I must note, however, that the plaintiffs' evidence may be tainted; it is based solely on an affidavit supplied by Prof. Michael Oppenheimer, a former chief scientist of the Environmental Defense Fund, an aggressive non-profit group.
Other problems of treating CO2 as a pollutant
Once the Supreme Court announced its decision, EPA issued its notorious Endangerment Finding, claiming CO2 is harmful to "human health and welfare." In accordance with Clean Air Act, the EPA ambitiously applied its Endangerment Finding to fossil-fueled electric power plants, thus providing a scientific and legal rationale for President Obama's "Clean Power Plan," through which he had promised to "bankrupt" coal-fired power plants.
The lawsuit before the Supreme Court actually involved CO2 emissions from motor vehicles rather than power plants. I will just recuse myself at this point and leave further discussion to lawyers – in particular, whether the EPA is encroaching on the National Highway Traffic Safety Administration in the Department of Transportation, which is responsible for setting mileage efficiency standards for motor vehicles.
I would just note that since the EPA decided to adopt the Clean Air Act as a guide, it has evaded its legal mandate to control all CO2 emissions by applying an arbitrary (i.e., not authorized by law) modification to the Clean Air Act in the form of a "tailoring rule" for cars, trucks, etc. Thereby, the EPA exempted from regulation such small CO2 sources, despite their central role in the lawsuit that saw the Supreme Court ascribing pollutant status to CO2.
Conclusion
Evidently, the Clean Air Act is not suited for the regulation of CO2. This is perhaps a job for a future Congress. Nuclear is superior in most respects to solar and wind energy; it appears to be the energy source for the future, after we deplete low-cost fossil fuel deposits.

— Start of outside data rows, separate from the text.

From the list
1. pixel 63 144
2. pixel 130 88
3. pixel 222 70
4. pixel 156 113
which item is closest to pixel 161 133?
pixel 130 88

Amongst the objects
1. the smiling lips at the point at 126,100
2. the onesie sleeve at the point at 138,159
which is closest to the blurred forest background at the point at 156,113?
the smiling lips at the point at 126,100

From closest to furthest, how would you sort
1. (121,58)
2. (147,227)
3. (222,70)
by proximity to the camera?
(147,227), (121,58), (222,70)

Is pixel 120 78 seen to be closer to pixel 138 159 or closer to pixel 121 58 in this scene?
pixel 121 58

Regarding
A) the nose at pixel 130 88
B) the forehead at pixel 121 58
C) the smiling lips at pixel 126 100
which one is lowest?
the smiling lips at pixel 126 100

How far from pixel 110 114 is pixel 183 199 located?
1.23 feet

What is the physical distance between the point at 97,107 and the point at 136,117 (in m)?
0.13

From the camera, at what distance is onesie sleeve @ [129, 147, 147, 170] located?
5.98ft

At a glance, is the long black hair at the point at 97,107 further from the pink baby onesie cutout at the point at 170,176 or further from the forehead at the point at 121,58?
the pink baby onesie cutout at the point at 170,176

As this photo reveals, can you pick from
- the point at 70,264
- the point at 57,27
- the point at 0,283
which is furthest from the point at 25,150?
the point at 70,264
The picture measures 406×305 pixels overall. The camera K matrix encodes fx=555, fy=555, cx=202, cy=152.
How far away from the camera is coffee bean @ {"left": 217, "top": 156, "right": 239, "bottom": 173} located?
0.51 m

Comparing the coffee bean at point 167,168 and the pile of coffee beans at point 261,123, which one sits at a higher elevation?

I hope that the Supreme Court will revisit its 2007 decision soon. In writing the minority dissent, Justice Scalia perceptively questioned both the legal standing of the plaintiff and the uncertain science underlying the majority decision.
But CO2 is not a pollutant by any stretch of the imagination. CO2 is a natural constituent of Earth's atmosphere and a vital fertilizer for all growing plants. Without atmospheric CO2, there would be no agriculture and indeed no life on Earth. Its putative impact on the climate is minor. For example, I have shown that CO2 has no definitive influence on sea level rise – even though plaintiff Massachusetts claimed fear of massive inundation to establish "legal standing" in its lawsuit against the EPA.
I must note, however, that the plaintiffs' evidence may be tainted; it is based solely on an affidavit supplied by Prof. Michael Oppenheimer, a former chief scientist of the Environmental Defense Fund, an aggressive non-profit group.
Other problems of treating CO2 as a pollutant
Once the Supreme Court announced its decision, EPA issued its notorious Endangerment Finding, claiming CO2 is harmful to "human health and welfare." In accordance with Clean Air Act, the EPA ambitiously applied its Endangerment Finding to fossil-fueled electric power plants, thus providing a scientific and legal rationale for President Obama's "Clean Power Plan," through which he had promised to "bankrupt" coal-fired power plants.
The lawsuit before the Supreme Court actually involved CO2 emissions from motor vehicles rather than power plants. I will just recuse myself at this point and leave further discussion to lawyers – in particular, whether the EPA is encroaching on the National Highway Traffic Safety Administration in the Department of Transportation, which is responsible for setting mileage efficiency standards for motor vehicles.
I would just note that since the EPA decided to adopt the Clean Air Act as a guide, it has evaded its legal mandate to control all CO2 emissions by applying an arbitrary (i.e., not authorized by law) modification to the Clean Air Act in the form of a "tailoring rule" for cars, trucks, etc. Thereby, the EPA exempted from regulation such small CO2 sources, despite their central role in the lawsuit that saw the Supreme Court ascribing pollutant status to CO2.
Conclusion
Evidently, the Clean Air Act is not suited for the regulation of CO2. This is perhaps a job for a future Congress. Nuclear is superior in most respects to solar and wind energy; it appears to be the energy source for the future, after we deplete low-cost fossil fuel deposits.
I hope that the Supreme Court will revisit its 2007 decision soon. In writing the minority dissent, Justice Scalia perceptively questioned both the legal standing of the plaintiff and the uncertain science underlying the majority decision.